Michael Crichton, o autor (falecido em 2008), sempre manteve presença nas listas de best-sellers dos Estados Unidos. Fora de seu país, acabou mais conhecido pelas adaptações cinematográficas derivadas do que escreveu. A citar outras: O Enigma de AndrômedaCongoEsfera. Embora jamais um nome muito famoso no Brasil, o alcance que Jurassic Park conseguiu no mundo inteiro, mesmo cá nas nossas terras, é tão significativo que parece apenas justo recebermos uma edição em português da história original, publicada aqui pela editora Aleph, este ano.

Fãs de Jurassic Park vão avançar sobre as cópias pelo fator Jurassic Park, que foi especialmente renovado com a estreia de Jurassic World; os mesmos fãs de também podem estranhar algumas discordâncias entre literatura e cinema.

A história segue o mesmo esqueleto reproduzido no filme: um magnata excêntrico decide convocar um grupo de cientistas para avaliar o parque que deseja abrir para o público.
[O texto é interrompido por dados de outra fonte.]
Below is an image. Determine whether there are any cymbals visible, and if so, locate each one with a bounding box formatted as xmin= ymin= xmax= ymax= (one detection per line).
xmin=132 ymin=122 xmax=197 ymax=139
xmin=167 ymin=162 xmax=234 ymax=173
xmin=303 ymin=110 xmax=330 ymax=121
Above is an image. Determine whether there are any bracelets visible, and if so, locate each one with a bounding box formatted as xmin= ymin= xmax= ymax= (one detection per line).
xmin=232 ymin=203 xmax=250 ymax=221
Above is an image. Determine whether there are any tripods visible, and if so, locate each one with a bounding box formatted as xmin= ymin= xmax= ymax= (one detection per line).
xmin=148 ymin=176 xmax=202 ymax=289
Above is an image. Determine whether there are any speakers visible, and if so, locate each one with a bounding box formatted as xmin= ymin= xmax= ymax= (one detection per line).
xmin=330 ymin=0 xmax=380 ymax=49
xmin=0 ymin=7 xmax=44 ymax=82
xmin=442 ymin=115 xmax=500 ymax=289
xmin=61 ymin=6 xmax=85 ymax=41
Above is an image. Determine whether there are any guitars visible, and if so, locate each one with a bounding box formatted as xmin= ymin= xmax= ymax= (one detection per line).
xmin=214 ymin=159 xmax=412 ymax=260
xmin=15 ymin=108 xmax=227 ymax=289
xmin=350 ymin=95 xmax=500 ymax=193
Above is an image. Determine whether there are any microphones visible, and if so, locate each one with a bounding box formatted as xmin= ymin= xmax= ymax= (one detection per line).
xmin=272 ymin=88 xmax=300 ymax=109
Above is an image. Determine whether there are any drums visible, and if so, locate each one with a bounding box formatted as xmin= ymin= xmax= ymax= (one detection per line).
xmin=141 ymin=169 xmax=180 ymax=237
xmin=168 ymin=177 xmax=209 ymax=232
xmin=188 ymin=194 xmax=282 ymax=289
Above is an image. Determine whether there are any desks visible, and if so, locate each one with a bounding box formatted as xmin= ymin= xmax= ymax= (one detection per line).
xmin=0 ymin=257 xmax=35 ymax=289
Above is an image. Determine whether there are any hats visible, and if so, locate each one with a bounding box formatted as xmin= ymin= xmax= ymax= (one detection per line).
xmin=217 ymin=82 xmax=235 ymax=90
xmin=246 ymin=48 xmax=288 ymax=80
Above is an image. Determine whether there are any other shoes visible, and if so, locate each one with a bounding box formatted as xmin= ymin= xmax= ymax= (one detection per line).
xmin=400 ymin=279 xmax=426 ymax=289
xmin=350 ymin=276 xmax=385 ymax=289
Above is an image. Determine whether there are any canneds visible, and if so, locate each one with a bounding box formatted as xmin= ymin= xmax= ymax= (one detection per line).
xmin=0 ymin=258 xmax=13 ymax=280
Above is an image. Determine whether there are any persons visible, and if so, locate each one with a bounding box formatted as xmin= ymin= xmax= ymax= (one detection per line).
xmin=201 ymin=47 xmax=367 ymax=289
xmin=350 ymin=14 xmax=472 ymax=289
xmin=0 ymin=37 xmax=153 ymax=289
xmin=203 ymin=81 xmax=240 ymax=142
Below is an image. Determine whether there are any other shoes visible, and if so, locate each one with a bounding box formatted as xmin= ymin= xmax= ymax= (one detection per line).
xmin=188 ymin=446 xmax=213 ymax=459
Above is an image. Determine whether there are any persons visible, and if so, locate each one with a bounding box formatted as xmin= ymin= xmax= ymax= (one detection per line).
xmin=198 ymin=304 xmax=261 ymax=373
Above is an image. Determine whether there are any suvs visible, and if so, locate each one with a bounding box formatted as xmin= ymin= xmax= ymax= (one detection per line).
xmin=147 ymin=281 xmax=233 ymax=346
A revelação do que de fato se entende como atrações do mesmo parque não nos toma surpresos, e são óbvios os motivos, mas Crichton decide construir suspense em cima do tema, construir um thriller no lugar de uma aventura para a família, enveredando, assim, por um caminho quase contrário ao do filme, marcando desde cedo as diferenças entre as páginas e a tela. E embora muitos dos nomes sejam imediatamente reconhecíveis, como Dr. Grant, Ian Malcolm, Ellie Sattler, descobrimos, por vezes, personagens drasticamente diferentes daqueles que aprendemos a amar: a exemplo do catalisador, Hammond, que deixa de ser o avô cheio de boas intenções, ainda que fatalmente ingênuo, e se transforma em um antagonista corporativo, muito mais interessado no lucro que pode obter do que com os possíveis riscos que o parque representa; coisa que a maioria de seus convidados percebe tarde demais, quando uma sabotagem coloca a vida de todos em perigo, obrigando-os não apenas a lutar para sobreviver, mas também a tentar impedir que as criações de Hammond, como uma epidemia, como o Caos de Ian Malcolm, se espalhem para lugares além da ilha.

JurassicPark
Jurassic Park (Editora Aleph, 2015)

Há de se dizer que o livro oferece uma visão mais cínica do que a do cinema. Aqui, a vitória da natureza, os resultados da interferência do homem no ambiente não são tratados como uma justiça poética, mas como uma profecia apocalíptica. Não é dizer que a versão literária seja pior, é dizer que são diferentes, desde o gênero que mais confortavelmente exploram à caracterização de alguns dos personagens.

Mantém-se o fato, porém: se Jurassic Park se tornou parte da cultura ocidental, de alguma forma, foi por causa de Spielberg, sim; mas também por causa de Crichton, que ofereceu a ele as chaves do mundo que começou a construir.